Task directions ::
Word for word, restate all of the entries.

Dataset content ::
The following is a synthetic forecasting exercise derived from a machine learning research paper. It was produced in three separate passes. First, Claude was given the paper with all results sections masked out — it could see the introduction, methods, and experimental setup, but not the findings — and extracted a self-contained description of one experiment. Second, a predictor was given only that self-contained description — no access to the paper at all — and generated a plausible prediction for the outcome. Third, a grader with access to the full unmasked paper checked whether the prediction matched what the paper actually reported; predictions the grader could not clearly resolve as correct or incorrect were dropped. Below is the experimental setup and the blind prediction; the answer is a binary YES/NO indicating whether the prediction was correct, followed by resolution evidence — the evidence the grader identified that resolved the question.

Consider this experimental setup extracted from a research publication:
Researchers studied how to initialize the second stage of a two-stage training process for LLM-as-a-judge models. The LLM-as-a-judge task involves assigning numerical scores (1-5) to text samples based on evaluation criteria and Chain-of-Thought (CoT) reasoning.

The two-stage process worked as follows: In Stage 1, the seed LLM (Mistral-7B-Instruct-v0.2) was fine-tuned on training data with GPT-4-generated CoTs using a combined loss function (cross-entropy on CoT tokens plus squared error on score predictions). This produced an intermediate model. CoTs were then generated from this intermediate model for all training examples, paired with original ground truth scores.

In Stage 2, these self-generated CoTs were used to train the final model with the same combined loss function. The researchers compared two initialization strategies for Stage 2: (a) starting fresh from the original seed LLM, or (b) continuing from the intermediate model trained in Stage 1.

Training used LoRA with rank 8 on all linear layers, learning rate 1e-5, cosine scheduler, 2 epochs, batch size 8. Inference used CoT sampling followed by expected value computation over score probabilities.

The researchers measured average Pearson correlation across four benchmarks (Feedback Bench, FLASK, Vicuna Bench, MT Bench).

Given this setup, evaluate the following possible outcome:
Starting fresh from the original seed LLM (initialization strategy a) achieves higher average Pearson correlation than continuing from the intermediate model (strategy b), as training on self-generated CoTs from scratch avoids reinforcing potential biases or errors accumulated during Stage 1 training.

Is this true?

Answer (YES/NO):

Task answer ::
The following is a synthetic forecasting exercise derived from a machine learning research paper. It was produced in three separate passes. First, Claude was given the paper with all results sections masked out — it could see the introduction, methods, and experimental setup, but not the findings — and extracted a self-contained description of one experiment. Second, a predictor was given only that self-contained description — no access to the paper at all — and generated a plausible prediction for the outcome. Third, a grader with access to the full unmasked paper checked whether the prediction matched what the paper actually reported; predictions the grader could not clearly resolve as correct or incorrect were dropped. Below is the experimental setup and the blind prediction; the answer is a binary YES/NO indicating whether the prediction was correct, followed by resolution evidence — the evidence the grader identified that resolved the question.

Consider this experimental setup extracted from a research publication:
Researchers studied how to initialize the second stage of a two-stage training process for LLM-as-a-judge models. The LLM-as-a-judge task involves assigning numerical scores (1-5) to text samples based on evaluation criteria and Chain-of-Thought (CoT) reasoning.

The two-stage process worked as follows: In Stage 1, the seed LLM (Mistral-7B-Instruct-v0.2) was fine-tuned on training data with GPT-4-generated CoTs using a combined loss function (cross-entropy on CoT tokens plus squared error on score predictions). This produced an intermediate model. CoTs were then generated from this intermediate model for all training examples, paired with original ground truth scores.

In Stage 2, these self-generated CoTs were used to train the final model with the same combined loss function. The researchers compared two initialization strategies for Stage 2: (a) starting fresh from the original seed LLM, or (b) continuing from the intermediate model trained in Stage 1.

Training used LoRA with rank 8 on all linear layers, learning rate 1e-5, cosine scheduler, 2 epochs, batch size 8. Inference used CoT sampling followed by expected value computation over score probabilities.

The researchers measured average Pearson correlation across four benchmarks (Feedback Bench, FLASK, Vicuna Bench, MT Bench).

Given this setup, evaluate the following possible outcome:
Starting fresh from the original seed LLM (initialization strategy a) achieves higher average Pearson correlation than continuing from the intermediate model (strategy b), as training on self-generated CoTs from scratch avoids reinforcing potential biases or errors accumulated during Stage 1 training.

Is this true?

Answer (YES/NO):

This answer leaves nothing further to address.